> [Problem details] Rewrite all of the material below, switching each "millimetres" to "mm" and leaving everything else unchanged. Leave the pictures out of your answer.

------ Data excerpts ------

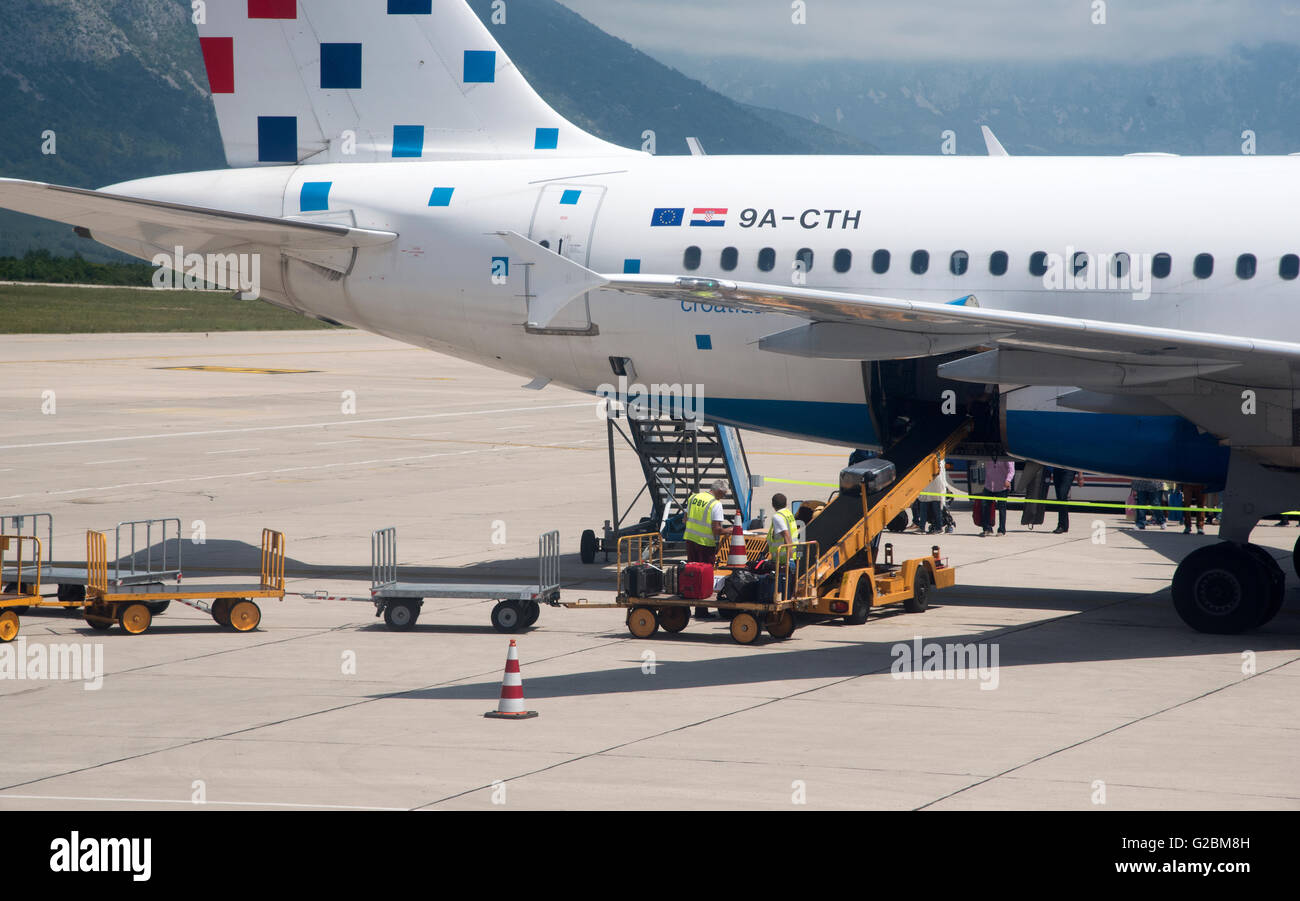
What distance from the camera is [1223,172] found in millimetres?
19812

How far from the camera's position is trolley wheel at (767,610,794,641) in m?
18.0

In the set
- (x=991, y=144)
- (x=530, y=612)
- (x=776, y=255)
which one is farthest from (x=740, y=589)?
(x=991, y=144)

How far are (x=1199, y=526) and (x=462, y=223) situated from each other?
47.0 ft

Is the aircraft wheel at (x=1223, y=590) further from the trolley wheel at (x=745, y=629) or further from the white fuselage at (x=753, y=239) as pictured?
the trolley wheel at (x=745, y=629)

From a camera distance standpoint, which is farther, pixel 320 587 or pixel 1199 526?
pixel 1199 526

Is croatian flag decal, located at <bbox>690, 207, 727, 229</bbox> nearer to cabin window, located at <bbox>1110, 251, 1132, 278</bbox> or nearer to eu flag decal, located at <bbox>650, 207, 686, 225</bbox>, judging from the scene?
eu flag decal, located at <bbox>650, 207, 686, 225</bbox>

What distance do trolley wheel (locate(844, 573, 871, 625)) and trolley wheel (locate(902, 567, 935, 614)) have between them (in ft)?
3.29

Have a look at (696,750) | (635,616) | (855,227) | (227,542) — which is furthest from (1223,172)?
(227,542)

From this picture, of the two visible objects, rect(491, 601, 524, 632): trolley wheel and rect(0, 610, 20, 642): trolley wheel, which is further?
rect(491, 601, 524, 632): trolley wheel

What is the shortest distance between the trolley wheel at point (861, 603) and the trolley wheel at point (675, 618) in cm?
210

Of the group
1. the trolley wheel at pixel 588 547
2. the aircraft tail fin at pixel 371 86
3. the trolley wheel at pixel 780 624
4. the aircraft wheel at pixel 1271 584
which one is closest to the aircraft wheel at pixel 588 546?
the trolley wheel at pixel 588 547

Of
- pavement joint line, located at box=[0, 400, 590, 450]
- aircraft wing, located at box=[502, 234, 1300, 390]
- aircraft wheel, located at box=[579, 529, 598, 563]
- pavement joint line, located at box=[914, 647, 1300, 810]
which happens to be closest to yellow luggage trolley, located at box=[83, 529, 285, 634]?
aircraft wing, located at box=[502, 234, 1300, 390]

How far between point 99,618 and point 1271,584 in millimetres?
13708
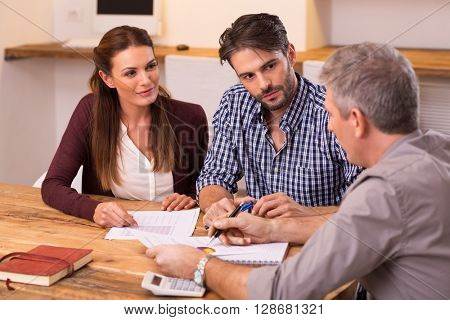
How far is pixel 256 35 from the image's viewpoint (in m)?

------

> [Output of the exercise]
What distance from the camera is [1223,172] found in mm?
19812

How far from the camera's position is trolley wheel at (767,610,794,641) in m?
18.0

In the set
- (x=991, y=144)
- (x=530, y=612)
- (x=776, y=255)
which one is farthest from (x=740, y=589)?
(x=991, y=144)

How far are (x=1199, y=526) and (x=462, y=223) situated from each other?
47.0 ft

Is the aircraft wheel at (x=1223, y=590) further from the trolley wheel at (x=745, y=629) or further from the white fuselage at (x=753, y=239) as pictured?
the trolley wheel at (x=745, y=629)

From a camera distance standpoint, which is farther, pixel 320 587 or pixel 1199 526?
pixel 1199 526

Is croatian flag decal, located at <bbox>690, 207, 727, 229</bbox> nearer to cabin window, located at <bbox>1110, 251, 1132, 278</bbox> or nearer to eu flag decal, located at <bbox>650, 207, 686, 225</bbox>, judging from the scene?
eu flag decal, located at <bbox>650, 207, 686, 225</bbox>

What distance do trolley wheel (locate(844, 573, 871, 625)) and trolley wheel (locate(902, 567, 935, 614)) have between them (in ft)?
3.29

Have a look at (696,750) | (635,616) | (855,227) | (227,542) — which is furthest from (1223,172)?
(227,542)

From this picture, of the two visible objects, rect(491, 601, 524, 632): trolley wheel and rect(0, 610, 20, 642): trolley wheel, which is further?
rect(491, 601, 524, 632): trolley wheel

What is the shortest distance between the trolley wheel at point (861, 603) and the trolley wheel at point (675, 618) in cm?
210

Of the group
1. the trolley wheel at pixel 588 547
2. the aircraft tail fin at pixel 371 86
3. the trolley wheel at pixel 780 624
4. the aircraft wheel at pixel 1271 584
which one is closest to the aircraft wheel at pixel 588 546?
the trolley wheel at pixel 588 547

Of
- pavement joint line, located at box=[0, 400, 590, 450]
- aircraft wing, located at box=[502, 234, 1300, 390]
- aircraft wheel, located at box=[579, 529, 598, 563]
- pavement joint line, located at box=[914, 647, 1300, 810]
which happens to be closest to yellow luggage trolley, located at box=[83, 529, 285, 634]?
aircraft wing, located at box=[502, 234, 1300, 390]

How far between point 99,618 and point 1271,584 in mm?
13708
How far is pixel 256 35 from the image's viewpoint (in m)?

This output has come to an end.